Nedir bu farklılık diye sorduğumuzda da önümüze enflasyon canavarı çıkıyor diyebiliriz.
Hele ki 2024 yılının mayıs ayında enflasyonun tepe noktasına ulaşacağı gerçeğiyle karşı karşıya kaldığımızda ve seçimlerin de bu tepe noktasına giden süreçten 60 gün kadar önce yapılacağını düşündüğümüzde; bu zaman diliminin ne kadar önemli olduğu bir kez daha gün yüzüne çıkmış oluyor.
Hayatın yaşanılmasını güçleştiren ve herkesin cebindeki parayı eriten en büyük etken olan enflasyonla mücadele ettiğimiz seçime giden süreçte atılması gereken en önemli adım popülist ekonomi politikalarından vazgeçmektir.
Asla ve asla, her ne pahasına olursa olsun enflasyonla mücadeleden kesinlikle vazgeçilmemeli ve enflasyonu daha da içinden çıkılmaz bir duruma getirecek olan popülist politikalara yaklaşılmamalıdır bile.
Bu noktada tüm ekonomi paydaşları ve ekonomiyi yöneten birimler, fiyat istikrarını sağlayıcı politikalara kararlılıkla devam etmelidir.
Fiyat istikrarını ortaya koyabilmek için de daha önceden açıklanmış olan ve uygulanan bütçe disiplininden en ufak bir taviz bile verilmemelidir.
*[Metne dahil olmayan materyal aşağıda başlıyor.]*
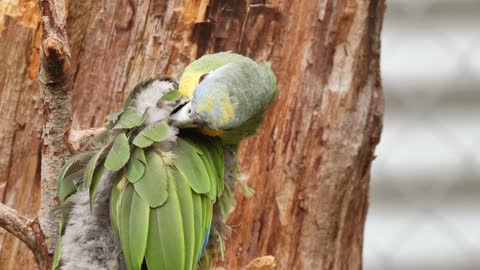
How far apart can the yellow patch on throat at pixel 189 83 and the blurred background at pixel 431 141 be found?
65.4 inches

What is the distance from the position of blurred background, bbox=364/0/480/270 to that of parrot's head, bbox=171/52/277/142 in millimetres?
1484

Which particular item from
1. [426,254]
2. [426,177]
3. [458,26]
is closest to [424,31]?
[458,26]

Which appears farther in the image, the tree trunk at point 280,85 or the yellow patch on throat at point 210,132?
the tree trunk at point 280,85

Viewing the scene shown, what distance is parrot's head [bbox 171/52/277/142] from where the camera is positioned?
2129 millimetres

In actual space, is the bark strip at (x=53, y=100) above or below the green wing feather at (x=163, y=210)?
above

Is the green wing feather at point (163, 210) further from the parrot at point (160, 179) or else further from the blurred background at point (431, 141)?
the blurred background at point (431, 141)

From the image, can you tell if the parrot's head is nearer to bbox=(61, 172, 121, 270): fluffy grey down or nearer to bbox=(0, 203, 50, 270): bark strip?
bbox=(61, 172, 121, 270): fluffy grey down

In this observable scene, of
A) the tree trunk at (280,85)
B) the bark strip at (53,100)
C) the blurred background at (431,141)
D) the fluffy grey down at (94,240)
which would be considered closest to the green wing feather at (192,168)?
the fluffy grey down at (94,240)

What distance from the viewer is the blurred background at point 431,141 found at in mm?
3793

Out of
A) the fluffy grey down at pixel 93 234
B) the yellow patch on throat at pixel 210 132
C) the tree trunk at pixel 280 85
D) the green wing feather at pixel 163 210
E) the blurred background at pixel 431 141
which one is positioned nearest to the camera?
the green wing feather at pixel 163 210

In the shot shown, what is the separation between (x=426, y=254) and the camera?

Eğer seçimler için bütçeden taviz verilirse seçim sonrası yılı tamamlamak için önümüzde duran koskoca dokuz ayı, tüm ülke vatandaşları olarak büyük zorluklarla geçiririz.
Dolayısıyla son zamanlarda kimi şehirlerin belediyelerinde maliyetlerin artmasına rağmen bazı hizmetlerde indirimlerin sağlanması ve hatta kimi hizmetlerin belirli çevrelere bedava verilmesi, sanki seçime yönelik hareketler gibi durmaktadır ve bunların tamamından hızlıca uzaklaşılması gerekmektedir.
Nasıl ki EYT’nin çıkarılması daha doğrusu seçim öncesinde çıkarılması ile bundan tüm emekliler etkilendi ise aynı şekilde yerel seçimler öncesinde yapılacak ekonomik hataların da toplam maliyeti tüm vatandaşlara yansıyacaktır.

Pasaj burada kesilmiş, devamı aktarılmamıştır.